The Performable CEO Talks Dashboards

Posted by dave on May 19, 2011 Expert,

Discussion

David Beyer - CEO @ Chartio David Cancel - CEO @ Performable (now HubSpot) and founded Ghostery and Compete.

David is a very successful serial entrepreneur who runs a great blog at www.davidcancel.com. Besides sharing his name, we both share a passion for data and analytics. Below is a short conversation we had recently over email.


What’s the right ratio of qualitative versus quantitative data in customer development and how does that change over the lifetime of a startup? Are there in your opinion certain verticals where quantitative data plays a bigger role?

In general (dangerous!) I think quantitive data is plays a bigger role in the customer development of b2c companies, and qualitative in the customer development phase of b2b companies. The reason for this is the sample size of the customer bases for each. I think the right ratio depends on the startup, the market & the product.


In your experience, how should startups go about doing a cohort analysis? When should they start it?

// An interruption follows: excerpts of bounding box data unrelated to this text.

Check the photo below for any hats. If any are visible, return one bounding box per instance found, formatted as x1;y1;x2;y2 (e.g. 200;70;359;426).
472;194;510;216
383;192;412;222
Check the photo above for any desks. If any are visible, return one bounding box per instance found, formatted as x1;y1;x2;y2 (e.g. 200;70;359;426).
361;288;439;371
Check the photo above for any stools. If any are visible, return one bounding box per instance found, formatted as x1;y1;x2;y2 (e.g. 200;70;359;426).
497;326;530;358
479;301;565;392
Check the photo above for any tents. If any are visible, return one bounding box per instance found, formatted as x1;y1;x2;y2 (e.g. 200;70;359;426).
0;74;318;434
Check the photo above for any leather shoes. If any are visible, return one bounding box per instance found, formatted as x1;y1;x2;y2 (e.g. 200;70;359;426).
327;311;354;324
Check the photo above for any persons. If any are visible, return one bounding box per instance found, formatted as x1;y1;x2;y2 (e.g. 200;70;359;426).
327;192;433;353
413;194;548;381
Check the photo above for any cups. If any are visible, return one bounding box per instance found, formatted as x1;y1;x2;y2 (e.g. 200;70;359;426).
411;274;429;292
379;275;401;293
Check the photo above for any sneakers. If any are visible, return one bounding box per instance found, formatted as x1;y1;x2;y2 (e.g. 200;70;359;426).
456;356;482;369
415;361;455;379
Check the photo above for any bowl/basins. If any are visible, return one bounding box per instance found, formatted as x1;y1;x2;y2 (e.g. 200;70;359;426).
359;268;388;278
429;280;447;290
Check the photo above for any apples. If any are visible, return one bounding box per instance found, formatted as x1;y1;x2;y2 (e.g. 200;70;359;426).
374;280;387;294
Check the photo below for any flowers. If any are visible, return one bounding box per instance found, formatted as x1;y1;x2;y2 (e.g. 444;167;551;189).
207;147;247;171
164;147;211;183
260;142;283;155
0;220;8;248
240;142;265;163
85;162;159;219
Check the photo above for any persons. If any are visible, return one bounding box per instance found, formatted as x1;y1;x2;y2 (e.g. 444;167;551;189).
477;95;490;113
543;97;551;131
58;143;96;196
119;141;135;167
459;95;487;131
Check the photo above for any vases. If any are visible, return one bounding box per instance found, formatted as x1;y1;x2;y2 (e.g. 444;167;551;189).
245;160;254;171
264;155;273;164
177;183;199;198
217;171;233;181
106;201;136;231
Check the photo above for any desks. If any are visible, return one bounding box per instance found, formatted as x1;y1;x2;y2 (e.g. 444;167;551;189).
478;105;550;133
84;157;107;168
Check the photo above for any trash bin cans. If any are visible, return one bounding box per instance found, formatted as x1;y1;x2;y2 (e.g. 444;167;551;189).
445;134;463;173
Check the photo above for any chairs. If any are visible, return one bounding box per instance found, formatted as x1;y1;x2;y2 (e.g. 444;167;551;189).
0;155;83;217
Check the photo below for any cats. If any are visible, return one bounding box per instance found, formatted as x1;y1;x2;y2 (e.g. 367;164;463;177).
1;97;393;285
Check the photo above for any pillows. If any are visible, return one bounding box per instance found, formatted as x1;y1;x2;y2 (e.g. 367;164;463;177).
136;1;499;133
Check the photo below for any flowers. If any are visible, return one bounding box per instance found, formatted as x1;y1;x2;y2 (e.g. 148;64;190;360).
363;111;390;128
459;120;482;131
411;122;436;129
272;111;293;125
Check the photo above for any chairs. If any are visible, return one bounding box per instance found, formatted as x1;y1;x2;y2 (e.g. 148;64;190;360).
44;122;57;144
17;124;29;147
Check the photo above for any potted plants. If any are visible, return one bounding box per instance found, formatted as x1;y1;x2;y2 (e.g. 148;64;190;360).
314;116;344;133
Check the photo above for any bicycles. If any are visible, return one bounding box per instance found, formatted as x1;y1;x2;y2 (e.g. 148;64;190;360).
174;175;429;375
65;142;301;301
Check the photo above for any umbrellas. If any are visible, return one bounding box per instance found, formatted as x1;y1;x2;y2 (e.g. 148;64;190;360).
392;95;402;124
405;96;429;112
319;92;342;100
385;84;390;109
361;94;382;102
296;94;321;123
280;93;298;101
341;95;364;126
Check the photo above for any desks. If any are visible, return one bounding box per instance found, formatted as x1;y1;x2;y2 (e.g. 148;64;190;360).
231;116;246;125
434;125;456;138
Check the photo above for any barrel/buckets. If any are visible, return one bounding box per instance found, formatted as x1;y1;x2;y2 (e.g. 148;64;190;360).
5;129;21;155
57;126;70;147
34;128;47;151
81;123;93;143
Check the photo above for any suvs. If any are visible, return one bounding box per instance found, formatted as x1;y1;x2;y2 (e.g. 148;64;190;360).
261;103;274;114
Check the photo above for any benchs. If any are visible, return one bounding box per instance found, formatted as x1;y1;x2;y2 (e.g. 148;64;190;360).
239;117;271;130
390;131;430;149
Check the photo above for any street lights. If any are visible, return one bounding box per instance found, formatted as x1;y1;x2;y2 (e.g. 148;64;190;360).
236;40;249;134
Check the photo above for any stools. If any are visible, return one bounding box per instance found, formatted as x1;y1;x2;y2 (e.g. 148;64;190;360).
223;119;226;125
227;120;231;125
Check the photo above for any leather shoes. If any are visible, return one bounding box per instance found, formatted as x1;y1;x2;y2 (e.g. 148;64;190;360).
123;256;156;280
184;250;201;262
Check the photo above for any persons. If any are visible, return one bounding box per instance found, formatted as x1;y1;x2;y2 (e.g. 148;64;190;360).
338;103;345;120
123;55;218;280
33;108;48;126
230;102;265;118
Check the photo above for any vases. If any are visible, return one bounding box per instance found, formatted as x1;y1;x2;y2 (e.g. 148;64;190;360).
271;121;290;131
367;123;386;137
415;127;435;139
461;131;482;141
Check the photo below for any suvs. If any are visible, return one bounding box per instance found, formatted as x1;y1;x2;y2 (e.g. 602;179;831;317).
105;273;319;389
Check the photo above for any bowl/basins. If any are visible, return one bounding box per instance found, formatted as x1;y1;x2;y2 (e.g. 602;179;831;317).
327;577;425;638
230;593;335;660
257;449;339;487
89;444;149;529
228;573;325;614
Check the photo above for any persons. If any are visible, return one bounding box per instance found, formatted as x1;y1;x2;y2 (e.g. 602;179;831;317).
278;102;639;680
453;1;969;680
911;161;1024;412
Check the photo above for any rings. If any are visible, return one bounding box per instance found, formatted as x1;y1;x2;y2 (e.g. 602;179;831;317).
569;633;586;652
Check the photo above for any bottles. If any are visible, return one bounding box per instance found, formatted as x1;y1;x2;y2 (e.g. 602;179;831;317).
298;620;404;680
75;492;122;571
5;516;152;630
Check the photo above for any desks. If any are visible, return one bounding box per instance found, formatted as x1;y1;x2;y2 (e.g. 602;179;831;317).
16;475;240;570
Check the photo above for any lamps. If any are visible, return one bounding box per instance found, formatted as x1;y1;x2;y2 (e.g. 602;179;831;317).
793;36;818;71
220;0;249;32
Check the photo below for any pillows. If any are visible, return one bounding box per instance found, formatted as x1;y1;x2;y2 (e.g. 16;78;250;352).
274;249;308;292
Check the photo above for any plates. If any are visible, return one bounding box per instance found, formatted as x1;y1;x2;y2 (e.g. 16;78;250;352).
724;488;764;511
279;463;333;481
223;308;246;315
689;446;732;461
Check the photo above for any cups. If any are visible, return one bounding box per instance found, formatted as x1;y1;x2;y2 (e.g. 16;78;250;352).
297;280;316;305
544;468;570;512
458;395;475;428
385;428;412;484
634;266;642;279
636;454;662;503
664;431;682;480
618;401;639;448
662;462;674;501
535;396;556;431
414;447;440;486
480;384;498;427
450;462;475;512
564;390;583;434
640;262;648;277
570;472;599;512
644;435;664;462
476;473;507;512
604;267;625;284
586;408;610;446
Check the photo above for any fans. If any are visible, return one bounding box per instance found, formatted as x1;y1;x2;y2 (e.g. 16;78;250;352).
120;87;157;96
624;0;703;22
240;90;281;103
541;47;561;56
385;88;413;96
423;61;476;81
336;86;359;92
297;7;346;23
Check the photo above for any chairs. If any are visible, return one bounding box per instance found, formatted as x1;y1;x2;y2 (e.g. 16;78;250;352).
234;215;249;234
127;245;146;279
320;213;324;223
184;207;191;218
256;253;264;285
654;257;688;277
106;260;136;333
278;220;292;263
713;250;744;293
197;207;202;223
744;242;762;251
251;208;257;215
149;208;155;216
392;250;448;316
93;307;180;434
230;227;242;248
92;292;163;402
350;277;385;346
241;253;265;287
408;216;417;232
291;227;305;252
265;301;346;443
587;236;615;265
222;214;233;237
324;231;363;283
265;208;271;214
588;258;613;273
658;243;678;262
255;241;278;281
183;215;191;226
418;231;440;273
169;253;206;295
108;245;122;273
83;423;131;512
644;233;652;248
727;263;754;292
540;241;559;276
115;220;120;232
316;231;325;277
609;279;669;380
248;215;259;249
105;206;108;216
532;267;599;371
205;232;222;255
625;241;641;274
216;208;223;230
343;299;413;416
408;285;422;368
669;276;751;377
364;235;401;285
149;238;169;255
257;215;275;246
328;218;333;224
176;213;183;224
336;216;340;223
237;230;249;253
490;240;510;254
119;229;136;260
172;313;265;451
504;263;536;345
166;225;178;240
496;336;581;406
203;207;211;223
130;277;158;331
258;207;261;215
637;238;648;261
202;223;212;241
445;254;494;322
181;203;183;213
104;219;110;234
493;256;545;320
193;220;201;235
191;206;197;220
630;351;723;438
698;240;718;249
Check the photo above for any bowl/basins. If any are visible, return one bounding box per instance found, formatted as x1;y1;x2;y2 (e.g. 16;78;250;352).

I think they should use excel to start. I would recommend starting once your have more than 1 month of customer activity data. If your app is web-based I would just start to look at return visitors & activity by registration date.


You mention that data visualization is a waste of time. Can you explain that a bit more? Do you mean that charting your key numbers (if they are in rows and columns in a db or wherever they may be) isn’t helpful?

Most data geeks like me like to waste a disproportionate amount of time playing with data visualization tools when they should be out in front of their customers. I’ve seen very, very few times in my life where that investment was worthwhile in the early days of a startup. I advocate spending as little time as possible building data visualization tools in the first year of your business.


At Performable, what kind of operating dashboard do you guys use?

We use our own product of course. ;-) We also have other role specific dashboards that link into Salesforce, etc. Beyond our own product we spend little time outside of Excel/Google Spreadsheets.